[THE PROBLEM]
Please rewrite all of the records below, changing "stadium crowd background" to "crowd in the stands" and leaving everything else unchanged. Leave the pictures out of your answer.

[DATASET ROWS]
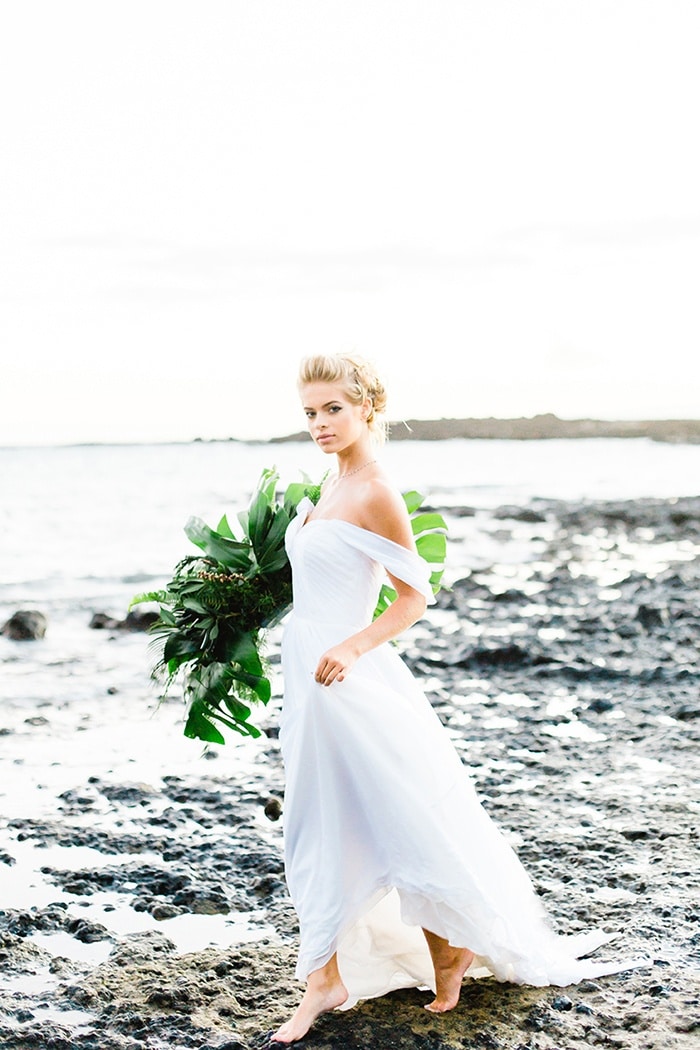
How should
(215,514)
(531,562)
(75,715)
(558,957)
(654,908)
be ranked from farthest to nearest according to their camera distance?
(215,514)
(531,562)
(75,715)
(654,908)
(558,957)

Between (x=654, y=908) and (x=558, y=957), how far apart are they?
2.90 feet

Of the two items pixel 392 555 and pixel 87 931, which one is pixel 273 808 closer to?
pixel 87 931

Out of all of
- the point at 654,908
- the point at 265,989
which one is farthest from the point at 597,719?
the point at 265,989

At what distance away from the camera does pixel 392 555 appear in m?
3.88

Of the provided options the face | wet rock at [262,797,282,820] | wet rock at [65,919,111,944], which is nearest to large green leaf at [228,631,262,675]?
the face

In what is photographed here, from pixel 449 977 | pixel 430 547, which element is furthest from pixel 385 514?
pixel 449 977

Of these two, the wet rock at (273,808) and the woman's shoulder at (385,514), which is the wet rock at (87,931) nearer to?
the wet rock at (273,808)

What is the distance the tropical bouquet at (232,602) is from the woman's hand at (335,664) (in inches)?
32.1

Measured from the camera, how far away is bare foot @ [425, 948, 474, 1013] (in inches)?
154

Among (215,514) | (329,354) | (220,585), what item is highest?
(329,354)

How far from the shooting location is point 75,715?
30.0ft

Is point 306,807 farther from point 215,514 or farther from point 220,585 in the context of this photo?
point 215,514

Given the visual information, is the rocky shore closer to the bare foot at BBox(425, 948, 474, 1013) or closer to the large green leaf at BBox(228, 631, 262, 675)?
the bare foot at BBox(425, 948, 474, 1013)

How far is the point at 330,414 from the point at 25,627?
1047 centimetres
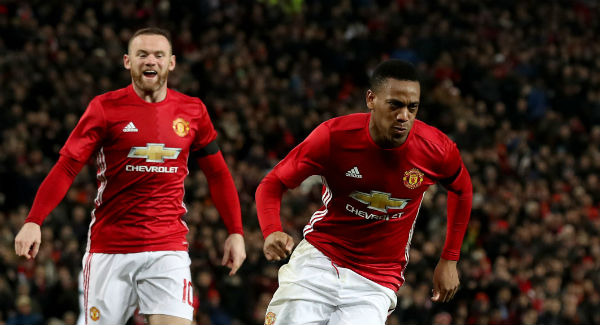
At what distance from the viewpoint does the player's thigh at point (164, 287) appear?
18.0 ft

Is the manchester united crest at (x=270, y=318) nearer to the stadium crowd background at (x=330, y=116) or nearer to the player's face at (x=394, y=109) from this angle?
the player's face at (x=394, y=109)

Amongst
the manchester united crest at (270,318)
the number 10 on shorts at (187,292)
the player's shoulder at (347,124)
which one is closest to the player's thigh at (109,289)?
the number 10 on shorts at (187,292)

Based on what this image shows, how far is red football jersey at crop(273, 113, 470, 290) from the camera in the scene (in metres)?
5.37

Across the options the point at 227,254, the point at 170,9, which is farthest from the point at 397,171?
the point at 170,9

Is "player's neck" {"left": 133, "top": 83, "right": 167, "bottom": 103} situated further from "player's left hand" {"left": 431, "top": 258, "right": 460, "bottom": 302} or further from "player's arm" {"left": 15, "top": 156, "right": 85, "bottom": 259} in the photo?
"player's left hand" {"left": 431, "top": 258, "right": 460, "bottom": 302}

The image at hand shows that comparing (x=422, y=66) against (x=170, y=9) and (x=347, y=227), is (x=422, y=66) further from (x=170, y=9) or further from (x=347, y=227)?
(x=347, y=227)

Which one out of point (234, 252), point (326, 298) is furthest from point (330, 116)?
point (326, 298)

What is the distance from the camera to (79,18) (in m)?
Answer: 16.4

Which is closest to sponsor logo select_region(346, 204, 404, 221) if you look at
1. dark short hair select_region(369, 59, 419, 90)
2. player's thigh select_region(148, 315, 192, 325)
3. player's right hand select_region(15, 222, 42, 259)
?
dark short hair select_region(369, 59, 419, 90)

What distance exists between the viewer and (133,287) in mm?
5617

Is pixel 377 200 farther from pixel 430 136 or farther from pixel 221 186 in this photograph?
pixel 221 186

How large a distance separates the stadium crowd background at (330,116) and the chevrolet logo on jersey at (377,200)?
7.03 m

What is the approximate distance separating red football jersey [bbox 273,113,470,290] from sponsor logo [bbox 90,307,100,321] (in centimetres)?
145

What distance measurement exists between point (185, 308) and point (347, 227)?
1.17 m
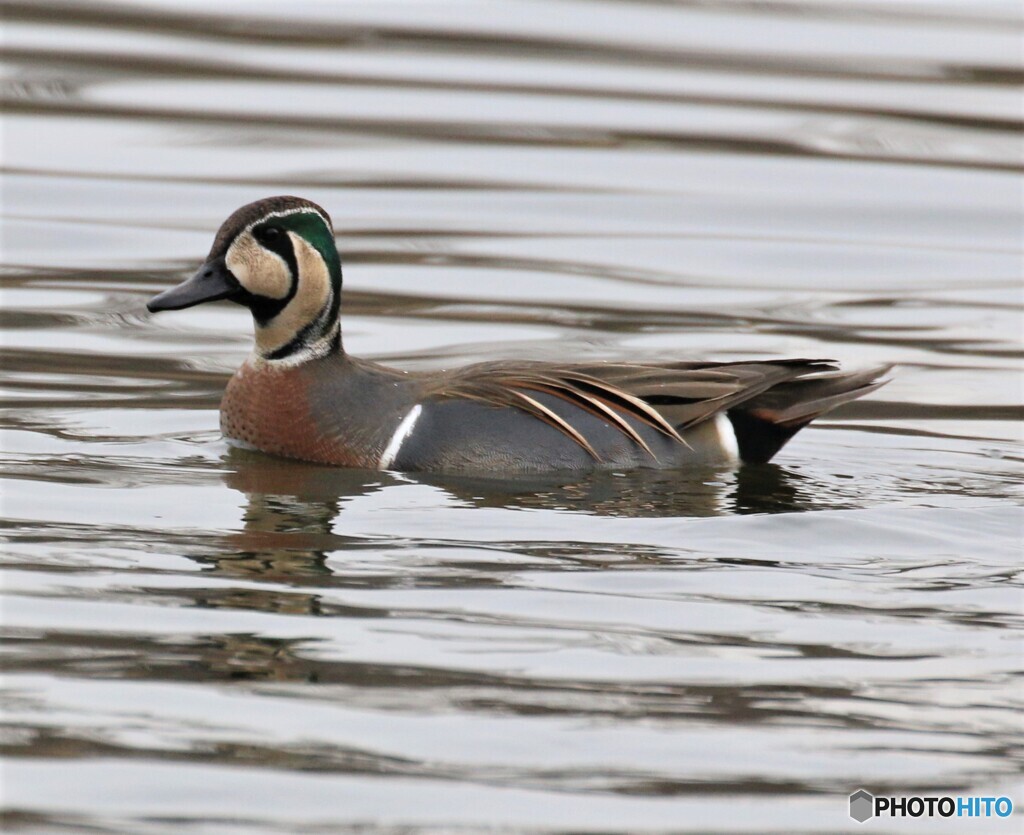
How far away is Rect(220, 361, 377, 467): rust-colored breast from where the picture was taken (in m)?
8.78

[THE COMPLETED TASK]
How should
(215,514)
(531,562)
(75,715)
(558,957)
(654,908)
be ranked from farthest to nearest according to their camera distance?
(215,514)
(531,562)
(75,715)
(654,908)
(558,957)

Between (x=654, y=908) and (x=558, y=957), how far apart are they?
2.90 feet

Of the two items pixel 392 555 and pixel 87 931, which one is pixel 273 808 closer to?
pixel 87 931

Out of all of
- the point at 654,908
- the point at 265,989
which one is farthest from the point at 597,719?
the point at 265,989

At what distance away from the camera does pixel 392 555 appear in m?
3.88

Of the provided options the face | wet rock at [262,797,282,820] | wet rock at [65,919,111,944], which is nearest to large green leaf at [228,631,262,675]?
the face

In what is photographed here, from pixel 449 977 | pixel 430 547, which element is furthest from pixel 385 514?
pixel 449 977

Of these two, the wet rock at (273,808) and the woman's shoulder at (385,514), which is the wet rock at (87,931) nearer to?
the wet rock at (273,808)

What is the distance the tropical bouquet at (232,602) is from the woman's hand at (335,664) (in inches)?
32.1

Measured from the camera, how far away is bare foot @ [425, 948, 474, 1013] (in inches)?
154

Among (215,514) | (329,354) | (220,585), what item is highest?
(329,354)

How far from the shooting location is point 75,715?
30.0ft

Is point 306,807 farther from point 215,514 or farther from point 220,585 in the context of this photo?
point 215,514

Given the visual information, is the rocky shore closer to the bare foot at BBox(425, 948, 474, 1013) or closer to the large green leaf at BBox(228, 631, 262, 675)?
the bare foot at BBox(425, 948, 474, 1013)

How far is the point at 330,414 from the point at 25,627?
1047 centimetres
At what distance from the viewpoint does the player's thigh at point (164, 287) appear?
18.0 ft

Is the manchester united crest at (x=270, y=318) nearer to the crowd in the stands at (x=330, y=116) or nearer to the player's face at (x=394, y=109) from this angle?
the player's face at (x=394, y=109)

Amongst
the manchester united crest at (270,318)
the number 10 on shorts at (187,292)
the player's shoulder at (347,124)
which one is closest to the player's thigh at (109,289)?
the number 10 on shorts at (187,292)

Based on what this image shows, how far is red football jersey at crop(273, 113, 470, 290) from the camera in the scene (in metres)?
5.37

Across the options the point at 227,254, the point at 170,9, which is farthest from the point at 397,171?
the point at 170,9

Is "player's neck" {"left": 133, "top": 83, "right": 167, "bottom": 103} situated further from "player's left hand" {"left": 431, "top": 258, "right": 460, "bottom": 302} or further from "player's arm" {"left": 15, "top": 156, "right": 85, "bottom": 259} in the photo?
"player's left hand" {"left": 431, "top": 258, "right": 460, "bottom": 302}

The image at hand shows that comparing (x=422, y=66) against (x=170, y=9) and (x=347, y=227), is (x=422, y=66) further from (x=170, y=9) or further from (x=347, y=227)?
(x=347, y=227)

Which one out of point (234, 252), point (326, 298) is furthest from point (330, 116)?
point (326, 298)

What is the distance from the camera to (79,18) (in m)?
Answer: 16.4

Which is closest to sponsor logo select_region(346, 204, 404, 221) if you look at
1. dark short hair select_region(369, 59, 419, 90)
2. player's thigh select_region(148, 315, 192, 325)
3. player's right hand select_region(15, 222, 42, 259)
?
dark short hair select_region(369, 59, 419, 90)

What distance exists between the viewer and (133,287) in mm?
5617

Is pixel 377 200 farther from pixel 430 136 or farther from pixel 221 186 in this photograph?
pixel 221 186

How large a distance separates the crowd in the stands at (330,116) and the chevrolet logo on jersey at (377,200)?
7.03 m

What is the approximate distance separating red football jersey [bbox 273,113,470,290] from sponsor logo [bbox 90,307,100,321] (in centimetres)?
145

What distance measurement exists between point (185, 308) and point (347, 227)?
1.17 m
How far away is Rect(220, 361, 377, 467): rust-colored breast from where the picture was taken (in m)?
8.78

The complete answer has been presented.